Karar metnine göre aşağıdaki soruları yanıtlayın.
(a) Duruşma günü olarak hangi tarih saptanmıştır?
(b) Davacının oğlu inşaatın başladığını hangi yıl ve ayda görmüştür?
(c) Kız kardeşlerden birine kaç adet bağımsız bölüm tescil edilmiştir?

- Okuma metni:
╔══

1. Hukuk Dairesi 2021/1764 E. , 2022/766 K.
MAHKEMESİ : SAKARYA BÖLGE ADLİYE MAHKEMESİ 1. HUKUK DAİRESİ
DAVA TÜRÜ : TAPU İPTALİ VE TESCİL
Taraflar arasındaki tapu iptali ve tescil istemli dava sonunda Sakarya Bölge Adliye Mahkemesi 1. Hukuk Dairesince verilen 11/03/2021 tarihli, 2021/319 Esas ve 2021/426 Karar sayılı ilamı yasal süre içerisinde asıl ve birleştirilen davada davacı vekili tarafından duruşma istemli temyiz edilmiş olmakla; duruşma günü olarak saptanan 27.01.2022 Perşembe günü için yapılan tebligat üzerine temyiz edilen davalı ... vekili Avukat ...... geldi, davatiye tebliğine rağmen davacı vekili ve diğer davalılar vekili gelmediler. Yokluklarında duruşmaya başlandı, süresinde verilen ve kayıt olunduğu anlaşılan temyiz dilekçesinin kabulüne karar verildikten sonra, dosya incelenip gereği düşünüldü:
I. DAVA
Asıl davada davacı, dava konusu 2076 parsel sayılı taşınmazın mirasbırakan babasından kardeşlerine ve kendisine intikal ettiğini, kardeşi olan davalı ...’in taşınmazda yapılacak inşaat işleri ile ilgilenmesi için payını kendisine devretmesi, diğer kız kardeşinin de devrettiği, alınacak dairelerin kardeşler arasında eşit paylaşılacağı yönünde beyanda bulunması üzerine kendisinin de bedelsiz olarak payını devrettiğini, 2016 yılı Ağustos ayında oğlunun taşınmazın yanından geçerken inşaatın başladığını gördüğünü, bunun üzerine yaptığı araştırmada taşınmazda kat irtifakı tesis edildiğini, erkek kardeşlerden ...’e 7, ...’e 9 ve davalı ...’e 8 adet bağımsız bölüm, kız kardeşlerden ...’ye ise 4 adet bağımsız bölüm tescil edildiğini öğrenince kandırıldığını anladığını, fiil ehliyetinin de olmadığını, hile ve gabine uğradığını ileri sürerek, tapu kayıtlarının iptali ile payının adına tesciline karar verilmesini istemiş, aşamada davalı ...’e isabet eden yerlerin ... ve ...’e bağış suretiyle devredildiğini öğrendiklerini belirterek, onların da davaya dahil edilmesini istemiştir.

╚══

- Sağlanan malzeme:
╔══

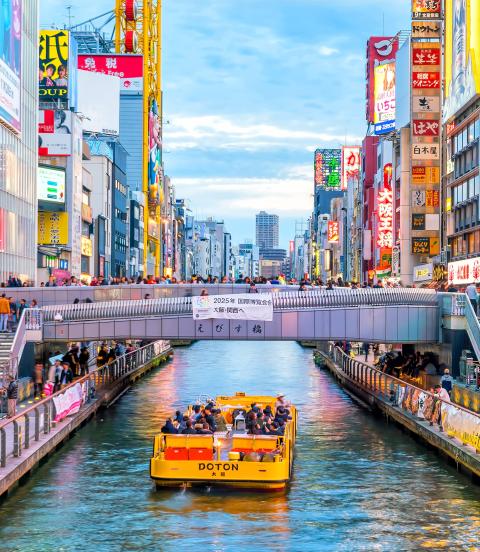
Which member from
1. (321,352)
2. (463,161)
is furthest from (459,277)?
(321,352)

╚══
╔══

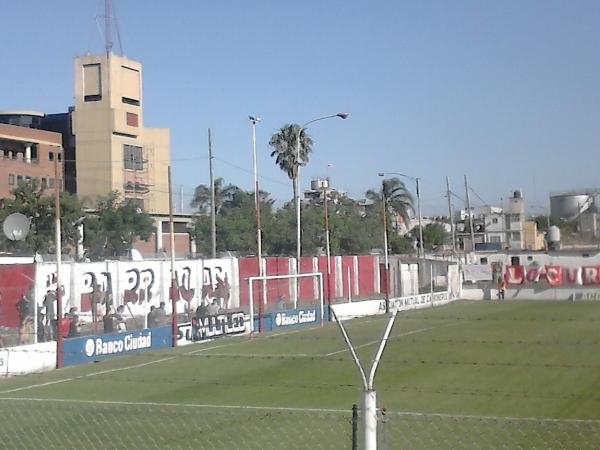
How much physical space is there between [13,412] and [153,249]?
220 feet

╚══

- Alıştırma çıktısı:
(a) 27.01.2022 Perşembe
(b) 2016 yılı Ağustos ayında
(c) 4 adet